>> Start Records supplied
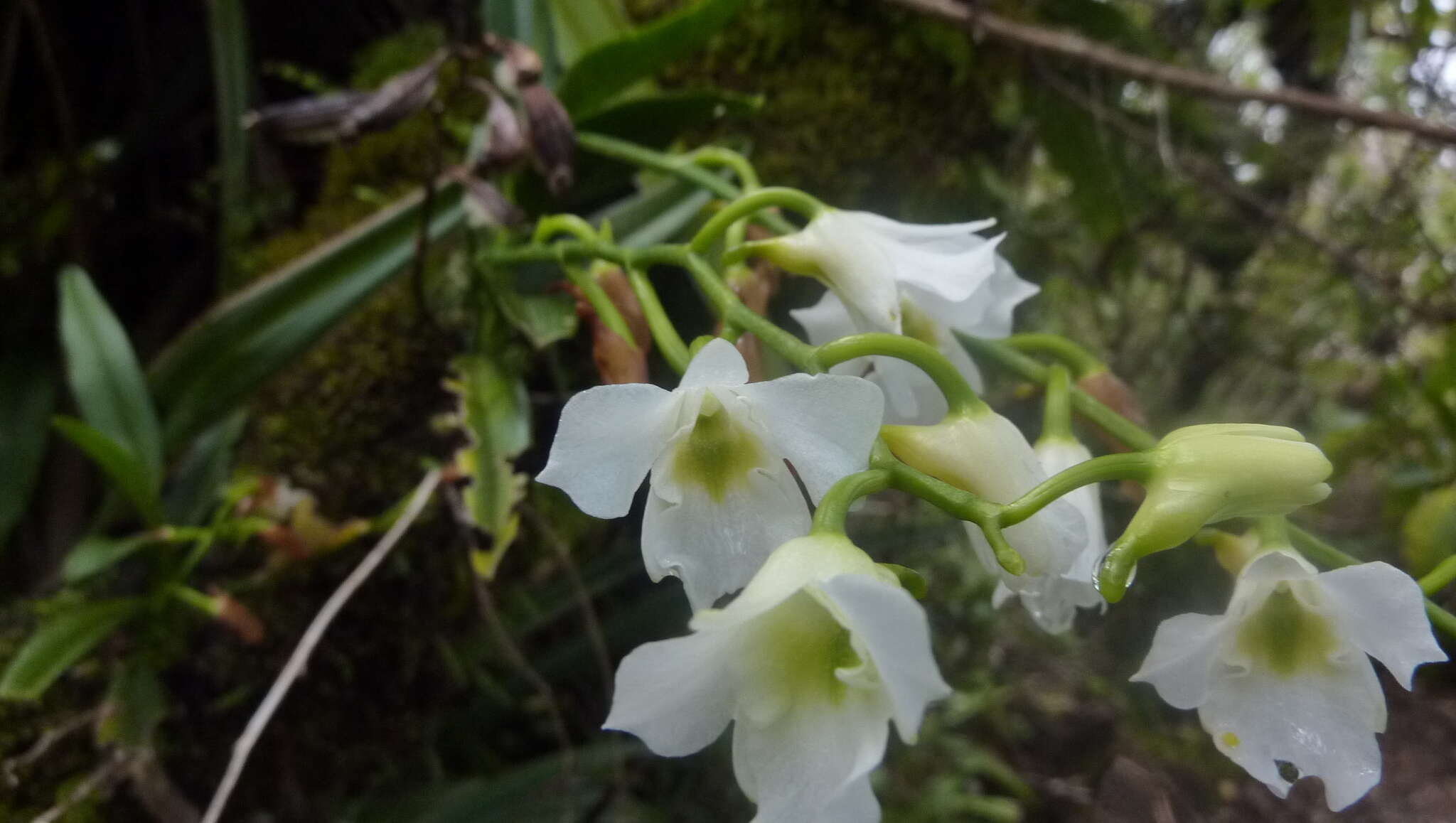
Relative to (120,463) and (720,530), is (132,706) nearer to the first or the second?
(120,463)

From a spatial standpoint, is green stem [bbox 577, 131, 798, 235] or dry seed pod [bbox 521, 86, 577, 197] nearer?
green stem [bbox 577, 131, 798, 235]

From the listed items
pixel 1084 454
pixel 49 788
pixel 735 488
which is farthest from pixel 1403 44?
pixel 49 788

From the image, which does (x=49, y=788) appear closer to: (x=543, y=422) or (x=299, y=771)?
(x=299, y=771)

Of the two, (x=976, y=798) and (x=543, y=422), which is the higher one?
(x=543, y=422)

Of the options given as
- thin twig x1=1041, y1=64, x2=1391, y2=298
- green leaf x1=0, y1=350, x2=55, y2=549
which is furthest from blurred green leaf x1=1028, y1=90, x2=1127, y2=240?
green leaf x1=0, y1=350, x2=55, y2=549

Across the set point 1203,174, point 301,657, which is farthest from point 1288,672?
point 1203,174

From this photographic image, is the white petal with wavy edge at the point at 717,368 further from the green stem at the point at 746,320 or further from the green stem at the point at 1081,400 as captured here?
the green stem at the point at 1081,400

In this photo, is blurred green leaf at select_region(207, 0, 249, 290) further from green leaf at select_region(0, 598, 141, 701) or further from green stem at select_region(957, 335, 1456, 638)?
green stem at select_region(957, 335, 1456, 638)
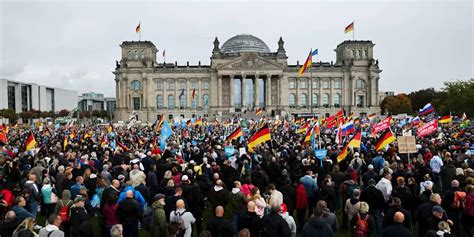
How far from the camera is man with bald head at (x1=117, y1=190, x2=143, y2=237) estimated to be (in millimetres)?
8391

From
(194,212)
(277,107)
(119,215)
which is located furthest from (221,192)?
(277,107)

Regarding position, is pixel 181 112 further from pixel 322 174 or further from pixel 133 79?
pixel 322 174

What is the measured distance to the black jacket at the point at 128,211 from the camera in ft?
27.5

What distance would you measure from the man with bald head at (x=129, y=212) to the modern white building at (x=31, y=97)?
12386cm

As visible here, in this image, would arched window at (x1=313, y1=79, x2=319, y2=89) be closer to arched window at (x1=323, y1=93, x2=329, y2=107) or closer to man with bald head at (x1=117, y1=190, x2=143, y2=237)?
arched window at (x1=323, y1=93, x2=329, y2=107)

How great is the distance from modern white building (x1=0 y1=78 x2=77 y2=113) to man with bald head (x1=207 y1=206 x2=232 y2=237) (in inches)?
4960

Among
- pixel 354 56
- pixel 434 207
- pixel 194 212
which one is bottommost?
pixel 194 212

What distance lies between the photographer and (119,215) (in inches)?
336

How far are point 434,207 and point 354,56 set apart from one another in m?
91.3

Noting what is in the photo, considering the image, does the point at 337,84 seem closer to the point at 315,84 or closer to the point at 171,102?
the point at 315,84

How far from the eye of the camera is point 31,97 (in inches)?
5148

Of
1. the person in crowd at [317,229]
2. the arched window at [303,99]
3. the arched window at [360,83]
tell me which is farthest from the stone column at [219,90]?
the person in crowd at [317,229]

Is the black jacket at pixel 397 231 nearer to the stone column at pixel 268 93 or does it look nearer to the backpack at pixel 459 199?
the backpack at pixel 459 199

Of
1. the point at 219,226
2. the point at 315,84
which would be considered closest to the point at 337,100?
the point at 315,84
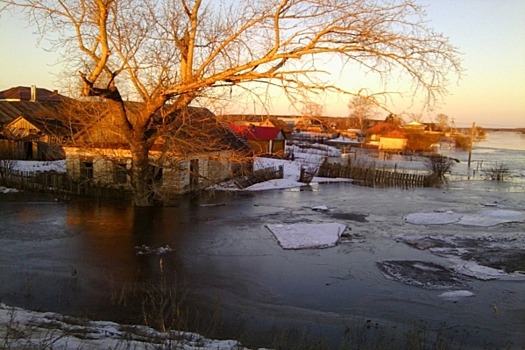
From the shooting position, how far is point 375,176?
124ft

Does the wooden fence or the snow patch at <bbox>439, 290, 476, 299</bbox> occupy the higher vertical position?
the wooden fence

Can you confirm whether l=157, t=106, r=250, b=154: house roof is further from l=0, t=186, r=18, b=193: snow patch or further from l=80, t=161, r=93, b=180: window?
l=0, t=186, r=18, b=193: snow patch

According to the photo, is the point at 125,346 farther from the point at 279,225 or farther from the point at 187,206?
the point at 187,206

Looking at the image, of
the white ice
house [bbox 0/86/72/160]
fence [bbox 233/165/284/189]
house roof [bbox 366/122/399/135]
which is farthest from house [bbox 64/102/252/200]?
house roof [bbox 366/122/399/135]

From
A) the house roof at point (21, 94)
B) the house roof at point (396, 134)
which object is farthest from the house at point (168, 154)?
the house roof at point (396, 134)

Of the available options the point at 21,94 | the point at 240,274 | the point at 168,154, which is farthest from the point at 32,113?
the point at 240,274

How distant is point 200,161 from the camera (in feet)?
86.4

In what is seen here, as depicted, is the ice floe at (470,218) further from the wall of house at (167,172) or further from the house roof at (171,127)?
the house roof at (171,127)

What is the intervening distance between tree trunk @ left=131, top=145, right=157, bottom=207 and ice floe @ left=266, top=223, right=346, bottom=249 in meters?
6.31

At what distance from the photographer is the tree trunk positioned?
65.7 feet

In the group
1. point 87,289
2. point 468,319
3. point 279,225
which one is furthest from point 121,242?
point 468,319

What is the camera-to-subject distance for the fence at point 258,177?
29.5 m

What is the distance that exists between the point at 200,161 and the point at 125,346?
68.6 feet

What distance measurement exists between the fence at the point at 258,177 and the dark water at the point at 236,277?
26.4 feet
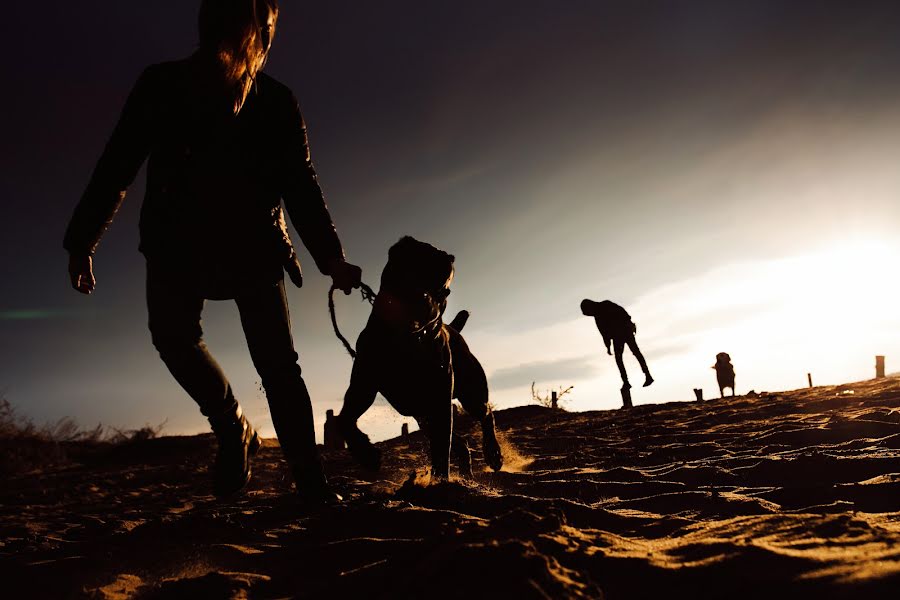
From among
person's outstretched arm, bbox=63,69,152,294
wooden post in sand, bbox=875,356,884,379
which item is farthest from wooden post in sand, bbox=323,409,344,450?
wooden post in sand, bbox=875,356,884,379

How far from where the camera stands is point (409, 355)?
318 cm

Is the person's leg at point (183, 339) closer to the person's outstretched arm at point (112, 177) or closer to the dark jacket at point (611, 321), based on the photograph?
the person's outstretched arm at point (112, 177)

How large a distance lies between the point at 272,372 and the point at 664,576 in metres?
1.81

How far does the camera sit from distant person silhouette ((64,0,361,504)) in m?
2.17

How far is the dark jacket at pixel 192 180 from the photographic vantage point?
219cm

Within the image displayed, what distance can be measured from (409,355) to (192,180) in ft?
5.06

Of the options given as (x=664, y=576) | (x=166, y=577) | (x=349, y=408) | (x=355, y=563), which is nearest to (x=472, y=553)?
(x=664, y=576)

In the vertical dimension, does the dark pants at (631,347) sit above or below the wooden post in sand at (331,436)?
above

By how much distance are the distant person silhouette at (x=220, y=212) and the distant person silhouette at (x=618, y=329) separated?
9688 millimetres

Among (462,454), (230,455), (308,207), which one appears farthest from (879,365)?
(230,455)

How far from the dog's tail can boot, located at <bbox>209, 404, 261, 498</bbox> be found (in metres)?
2.53

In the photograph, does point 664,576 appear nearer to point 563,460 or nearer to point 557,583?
point 557,583

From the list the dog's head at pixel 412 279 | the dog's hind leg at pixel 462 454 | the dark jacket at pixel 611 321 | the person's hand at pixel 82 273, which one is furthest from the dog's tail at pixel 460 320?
the dark jacket at pixel 611 321

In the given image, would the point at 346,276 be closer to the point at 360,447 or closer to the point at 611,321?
the point at 360,447
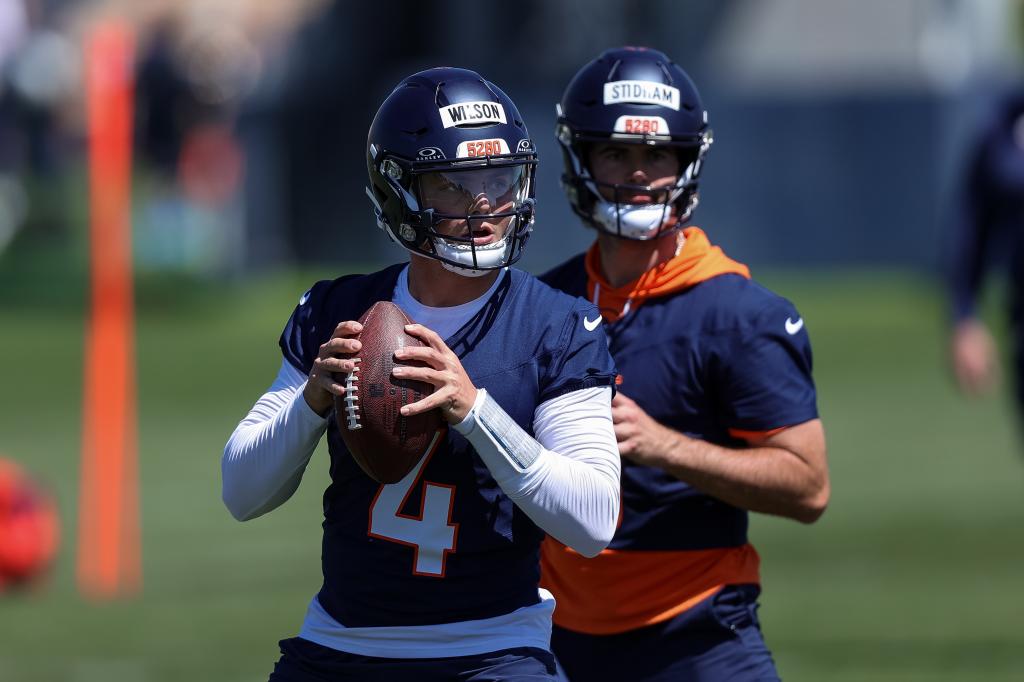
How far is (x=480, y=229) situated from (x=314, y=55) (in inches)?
1079

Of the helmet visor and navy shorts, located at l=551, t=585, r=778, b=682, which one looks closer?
the helmet visor

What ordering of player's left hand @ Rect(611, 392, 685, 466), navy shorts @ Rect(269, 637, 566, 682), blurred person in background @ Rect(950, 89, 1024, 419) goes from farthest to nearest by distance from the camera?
blurred person in background @ Rect(950, 89, 1024, 419) < player's left hand @ Rect(611, 392, 685, 466) < navy shorts @ Rect(269, 637, 566, 682)

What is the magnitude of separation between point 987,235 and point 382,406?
218 inches

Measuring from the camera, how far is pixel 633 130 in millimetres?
4977

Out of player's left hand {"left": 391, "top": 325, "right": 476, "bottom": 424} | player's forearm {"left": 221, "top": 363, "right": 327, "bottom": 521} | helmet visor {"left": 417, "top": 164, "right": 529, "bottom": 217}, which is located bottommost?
player's forearm {"left": 221, "top": 363, "right": 327, "bottom": 521}

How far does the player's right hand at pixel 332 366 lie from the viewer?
3889mm

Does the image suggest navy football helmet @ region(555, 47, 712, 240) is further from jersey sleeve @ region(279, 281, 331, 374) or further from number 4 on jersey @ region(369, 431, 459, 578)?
number 4 on jersey @ region(369, 431, 459, 578)

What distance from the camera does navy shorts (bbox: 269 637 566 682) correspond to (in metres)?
4.04

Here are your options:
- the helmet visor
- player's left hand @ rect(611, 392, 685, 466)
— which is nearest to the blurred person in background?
player's left hand @ rect(611, 392, 685, 466)

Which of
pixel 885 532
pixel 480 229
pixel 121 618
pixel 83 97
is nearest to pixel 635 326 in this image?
pixel 480 229

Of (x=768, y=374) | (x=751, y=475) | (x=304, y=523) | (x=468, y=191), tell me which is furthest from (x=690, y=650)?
(x=304, y=523)

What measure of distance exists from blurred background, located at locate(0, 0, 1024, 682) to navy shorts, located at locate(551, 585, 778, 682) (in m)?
4.09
>> End Records supplied
◆ **What you are asked to do**: The lines to reproduce run from the line containing "Here are your" to the end of the listing; write them out exactly and add nothing.

◆ **Task answer**:
Here are your options:
- the helmet visor
- player's left hand @ rect(611, 392, 685, 466)
— which is nearest to the blurred person in background?
player's left hand @ rect(611, 392, 685, 466)

Which of
pixel 885 532
pixel 480 229
pixel 121 618
pixel 83 97
is nearest to pixel 635 326 in this image?
pixel 480 229

Of (x=768, y=374) | (x=751, y=475) | (x=304, y=523) | (x=468, y=191), tell me which is furthest from (x=690, y=650)?
(x=304, y=523)

What measure of distance exists from blurred background, located at locate(0, 0, 1024, 682) to navy shorts, located at locate(551, 585, 778, 682) (in m)?
4.09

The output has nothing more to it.